[Start Provided data]

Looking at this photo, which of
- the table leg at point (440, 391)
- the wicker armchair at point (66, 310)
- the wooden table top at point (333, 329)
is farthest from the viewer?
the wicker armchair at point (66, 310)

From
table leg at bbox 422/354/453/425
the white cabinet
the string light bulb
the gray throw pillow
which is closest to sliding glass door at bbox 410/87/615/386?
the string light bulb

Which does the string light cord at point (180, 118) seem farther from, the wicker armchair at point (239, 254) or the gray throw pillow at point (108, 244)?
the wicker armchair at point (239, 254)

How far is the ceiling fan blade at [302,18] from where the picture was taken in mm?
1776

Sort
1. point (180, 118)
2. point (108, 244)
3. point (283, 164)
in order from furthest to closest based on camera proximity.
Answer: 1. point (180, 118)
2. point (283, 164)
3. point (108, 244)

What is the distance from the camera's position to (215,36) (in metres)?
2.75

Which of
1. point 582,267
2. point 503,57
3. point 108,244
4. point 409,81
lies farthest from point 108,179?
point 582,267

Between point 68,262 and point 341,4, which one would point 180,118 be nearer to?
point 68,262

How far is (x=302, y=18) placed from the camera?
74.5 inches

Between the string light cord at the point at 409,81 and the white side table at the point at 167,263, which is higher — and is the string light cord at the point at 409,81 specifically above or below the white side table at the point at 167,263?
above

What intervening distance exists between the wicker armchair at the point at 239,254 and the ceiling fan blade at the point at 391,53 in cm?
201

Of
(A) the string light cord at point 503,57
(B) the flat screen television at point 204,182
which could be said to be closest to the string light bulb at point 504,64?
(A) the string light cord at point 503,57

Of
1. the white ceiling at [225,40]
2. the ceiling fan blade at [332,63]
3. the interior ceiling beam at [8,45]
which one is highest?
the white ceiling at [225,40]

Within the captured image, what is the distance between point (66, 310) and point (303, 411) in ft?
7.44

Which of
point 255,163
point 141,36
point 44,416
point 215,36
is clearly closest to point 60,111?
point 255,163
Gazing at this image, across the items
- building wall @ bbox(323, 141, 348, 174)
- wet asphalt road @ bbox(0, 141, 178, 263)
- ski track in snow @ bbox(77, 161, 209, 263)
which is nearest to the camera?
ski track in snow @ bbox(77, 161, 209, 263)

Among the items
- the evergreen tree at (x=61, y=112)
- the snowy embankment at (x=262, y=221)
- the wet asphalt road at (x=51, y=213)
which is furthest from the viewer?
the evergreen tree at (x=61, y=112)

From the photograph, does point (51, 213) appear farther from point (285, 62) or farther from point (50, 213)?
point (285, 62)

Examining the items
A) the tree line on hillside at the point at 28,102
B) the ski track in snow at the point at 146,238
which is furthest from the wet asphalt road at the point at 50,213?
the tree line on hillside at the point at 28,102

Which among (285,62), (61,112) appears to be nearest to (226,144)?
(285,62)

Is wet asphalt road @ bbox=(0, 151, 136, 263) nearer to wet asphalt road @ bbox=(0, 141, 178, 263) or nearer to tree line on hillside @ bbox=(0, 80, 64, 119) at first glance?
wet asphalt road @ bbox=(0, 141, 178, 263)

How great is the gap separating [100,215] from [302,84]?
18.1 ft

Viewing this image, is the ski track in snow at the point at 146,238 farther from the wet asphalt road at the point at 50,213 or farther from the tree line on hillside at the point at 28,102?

[End Provided data]

◆ Problem to solve
Extract all lines as given.

◆ Complete response
Looking at this photo, which of
- the table leg at point (440, 391)
- the wicker armchair at point (66, 310)
- the wooden table top at point (333, 329)
is farthest from the viewer?
the wicker armchair at point (66, 310)

From
table leg at bbox 422/354/453/425
the white cabinet
the string light bulb
the gray throw pillow
which is closest to sliding glass door at bbox 410/87/615/386?
the string light bulb

Which does the string light cord at point (180, 118) seem farther from, the wicker armchair at point (239, 254) or the gray throw pillow at point (108, 244)?
the wicker armchair at point (239, 254)

How far is the ceiling fan blade at [302,18] from where the picture was taken in mm?
1776

Sort
1. point (180, 118)
2. point (108, 244)
3. point (283, 164)
in order from furthest to closest based on camera proximity.
Answer: 1. point (180, 118)
2. point (283, 164)
3. point (108, 244)

What is the distance from the camera's position to (215,36) (in metres)?
2.75

Which of
1. point 582,267
2. point 503,57
3. point 108,244
4. point 409,81
lies farthest from point 108,179?
point 582,267

Between point 68,262 and point 341,4, which one would point 180,118 be nearer to?
point 68,262

How far is (x=302, y=18) placed from the camera?
74.5 inches

Between the string light cord at the point at 409,81 and the white side table at the point at 167,263, which is higher — and is the string light cord at the point at 409,81 specifically above or below the white side table at the point at 167,263?
above

What intervening distance exists between the wicker armchair at the point at 239,254 and the ceiling fan blade at the point at 391,53 in cm?
201

Of
(A) the string light cord at point 503,57
(B) the flat screen television at point 204,182
which could be said to be closest to the string light bulb at point 504,64?
(A) the string light cord at point 503,57

Of
1. the white ceiling at [225,40]
2. the ceiling fan blade at [332,63]
3. the interior ceiling beam at [8,45]
which one is highest?
the white ceiling at [225,40]

Within the captured image, what is the distance between point (66, 310) and point (303, 411) in ft?
7.44

Which of
point 255,163
point 141,36
point 44,416
point 215,36
is clearly closest to point 60,111?
point 255,163
Gazing at this image, across the items
- building wall @ bbox(323, 141, 348, 174)
- wet asphalt road @ bbox(0, 141, 178, 263)
- ski track in snow @ bbox(77, 161, 209, 263)
which is nearest to the camera?
ski track in snow @ bbox(77, 161, 209, 263)

Among the items
- the evergreen tree at (x=61, y=112)
- the snowy embankment at (x=262, y=221)
- the wet asphalt road at (x=51, y=213)
which is furthest from the viewer?
the evergreen tree at (x=61, y=112)

From the photograph, does point (51, 213) appear farther from point (285, 62) or farther from point (50, 213)?
point (285, 62)

Examining the items
A) the tree line on hillside at the point at 28,102
B) the ski track in snow at the point at 146,238
which is furthest from the wet asphalt road at the point at 50,213?
the tree line on hillside at the point at 28,102

Which among (285,62), (61,112) appears to be nearest to (226,144)?
(285,62)

Is wet asphalt road @ bbox=(0, 151, 136, 263) nearer to wet asphalt road @ bbox=(0, 141, 178, 263) or nearer to tree line on hillside @ bbox=(0, 80, 64, 119) at first glance?
wet asphalt road @ bbox=(0, 141, 178, 263)

How great is the gap separating [100,215] from [302,84]?
18.1 ft

Viewing this image, is the ski track in snow at the point at 146,238 farther from the wet asphalt road at the point at 50,213 or farther from the tree line on hillside at the point at 28,102?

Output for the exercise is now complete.